┌─ STORED DATA
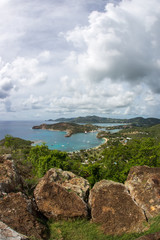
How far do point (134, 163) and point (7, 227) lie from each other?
12683 millimetres

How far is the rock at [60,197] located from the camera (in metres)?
8.23

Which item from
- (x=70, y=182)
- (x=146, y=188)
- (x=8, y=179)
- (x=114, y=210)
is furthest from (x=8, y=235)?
(x=146, y=188)

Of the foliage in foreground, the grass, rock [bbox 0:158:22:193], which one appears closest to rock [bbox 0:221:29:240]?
the grass

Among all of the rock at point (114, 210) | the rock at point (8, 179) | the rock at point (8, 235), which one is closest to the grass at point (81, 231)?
the rock at point (114, 210)

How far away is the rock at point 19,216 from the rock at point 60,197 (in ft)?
3.88

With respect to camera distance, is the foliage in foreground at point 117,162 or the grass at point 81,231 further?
the foliage in foreground at point 117,162

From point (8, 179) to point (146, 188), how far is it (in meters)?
9.39

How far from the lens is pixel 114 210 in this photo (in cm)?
823

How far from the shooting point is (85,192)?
30.9 feet

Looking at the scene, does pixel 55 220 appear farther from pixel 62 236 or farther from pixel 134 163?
pixel 134 163

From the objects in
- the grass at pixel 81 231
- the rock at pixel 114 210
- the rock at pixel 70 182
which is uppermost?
the rock at pixel 70 182

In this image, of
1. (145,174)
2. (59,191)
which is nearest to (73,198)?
(59,191)

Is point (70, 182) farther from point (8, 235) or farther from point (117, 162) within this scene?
point (117, 162)

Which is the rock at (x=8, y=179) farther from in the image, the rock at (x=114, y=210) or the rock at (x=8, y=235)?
the rock at (x=114, y=210)
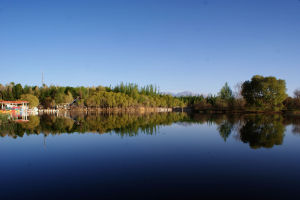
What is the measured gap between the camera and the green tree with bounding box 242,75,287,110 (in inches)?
2093

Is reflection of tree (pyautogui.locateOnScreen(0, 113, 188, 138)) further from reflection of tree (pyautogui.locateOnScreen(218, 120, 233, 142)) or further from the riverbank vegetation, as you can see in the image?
the riverbank vegetation

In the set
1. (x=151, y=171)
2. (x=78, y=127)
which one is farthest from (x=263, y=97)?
(x=151, y=171)

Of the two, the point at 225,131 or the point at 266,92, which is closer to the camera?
the point at 225,131

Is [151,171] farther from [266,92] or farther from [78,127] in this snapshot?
[266,92]

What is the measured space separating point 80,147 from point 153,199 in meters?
8.97

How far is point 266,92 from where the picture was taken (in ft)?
176

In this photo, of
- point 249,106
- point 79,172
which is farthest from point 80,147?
point 249,106

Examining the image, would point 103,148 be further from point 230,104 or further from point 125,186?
point 230,104

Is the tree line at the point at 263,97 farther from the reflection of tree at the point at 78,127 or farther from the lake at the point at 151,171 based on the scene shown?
the lake at the point at 151,171

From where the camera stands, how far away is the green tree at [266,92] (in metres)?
53.2

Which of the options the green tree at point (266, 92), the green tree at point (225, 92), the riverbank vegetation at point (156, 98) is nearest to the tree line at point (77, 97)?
the riverbank vegetation at point (156, 98)

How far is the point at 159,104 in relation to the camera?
88.7 metres

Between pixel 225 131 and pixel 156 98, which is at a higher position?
pixel 156 98

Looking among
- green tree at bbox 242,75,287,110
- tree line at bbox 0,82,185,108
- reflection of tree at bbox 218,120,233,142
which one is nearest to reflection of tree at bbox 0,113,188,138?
reflection of tree at bbox 218,120,233,142
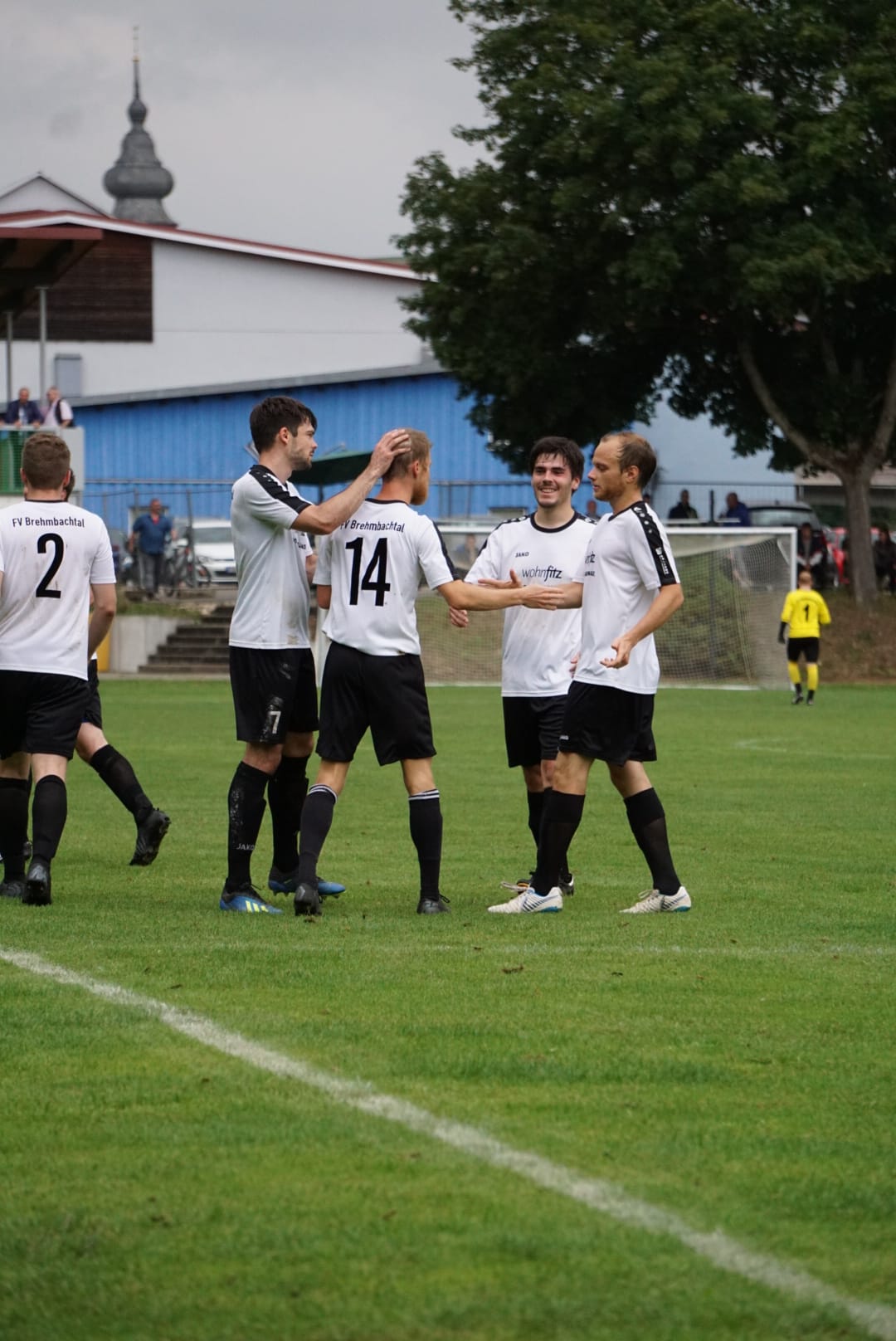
└─
Copy the records word for word, starting with the line that contains "Between pixel 225" and going on through the end of the records. Leave the pictures out.

→ PROBLEM SOLUTION
Between pixel 225 131 and pixel 156 98, which is at a higher position?
pixel 156 98

Looking among
- green tree at bbox 242,75,287,110
- tree line at bbox 0,82,185,108
- reflection of tree at bbox 218,120,233,142
which one is nearest to reflection of tree at bbox 0,113,188,138?
reflection of tree at bbox 218,120,233,142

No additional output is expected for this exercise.